3. Le DPO a la capacité d’agir en toute indépendance. Cela signifie :

  • ne pas être en situation de conflit d’intérêt en cas de cumul de sa fonction de DPO avec une autre fonction ;
  • pouvoir rendre compte de son action au plus haut niveau de la direction de l’organisme ;
  • ne pas être sanctionné pour l'exercice de ses missions de DPO
  • ne pas recevoir d’instruction dans le cadre de l’exercice de ses missions de DPO.

Le responsable du traitement ou le sous-traitant doivent aider le délégué à exercer les missions visées à l’article 39 en lui fournissant les ressources nécessaires à leur exécution et l’accès aux données à caractère personnel et aux traitements, ainsi qu’en permettant au délégué d’entretenir ses compétences spécialisées (formation continue).

Le délégué peut exécuter d’autres missions et tâches, à charge du responsable du traitement ou le sous-traitant de veiller à ce que ces missions et tâches n’entraînent pas de conflits d’intérêts (§ 6). Comme souligné par le G29, « L’absence de conflit d’intérêts est étroitement liée à l’obligation d’agir en toute indépendance. Bien que les DPD soient autorisés à exercer d’autres fonctions, un DPD ne peut se voir confier d’autres missions et tâches qu’à condition que celles-ci ne donnent pas lieu à un conflit d’intérêts. Cela signifie en particulier que le DPD ne peut exercer au sein de l’organisme une fonction qui l’amène à déterminer les finalités et les moyens du traitement de données à caractère personnel. En raison de la structure organisationnelle spécifique de chaque organisme, cet aspect doit être étudié au cas par cas.

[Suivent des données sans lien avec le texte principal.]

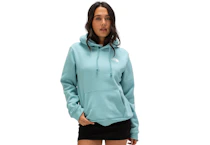 The North Face Women's Hoodie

En règle générale, parmi les fonctions susceptibles de donner lieu à un conflit d’intérêts au sein de l’organisme peuvent figurer les fonctions d’encadrement supérieur (par exemple, directeur général, directeur opérationnel, directeur financier, médecin-chef, responsable du département marketing, responsable des ressources humaines ou responsable du service informatique), mais aussi d’autres rôles à un niveau inférieur de la structure organisationnelle si ces fonctions ou rôles supposent la détermination des finalités et des moyens du traitement. En outre, il peut également y avoir conflit d’intérêts, par exemple, si un DPD externe est appelé à représenter le responsable du traitement ou le sous-traitant devant les tribunaux dans des affaires ayant trait à des questions liées à la protection des données. » (Article 38, paragraphes 3 et 6 du RGPD) 

Enfin, en fonction des activités, de la taille et de la structure de l’organisme, il peut être de bonne pratique pour les responsables du traitement ou les sous-traitants : 

- de recenser les fonctions qui seraient incompatibles avec celle de DPD;

- d’établir des règles internes à cet effet, afin d’éviter les conflits d’intérêts;

- d’inclure une explication plus générale concernant les conflits d’intérêts;

- de déclarer que leur DPD n’a pas de conflit d’intérêts en ce qui concerne sa fonction de DPD, dans le but de mieux faire connaître cette exigence;

- de prévoir des garanties dans le règlement intérieur de l’organisme, et de veiller à ce que l’avis de vacance pour la fonction de DPD ou le contrat de service soit suffisamment précis et détaillé pour éviter tout conflit d’intérêts. Dans ce contexte, il convient également de garder à l’esprit que les conflits d’intérêts peuvent prendre différentes formes selon que le DPD est recruté en interne ou à l’extérieur.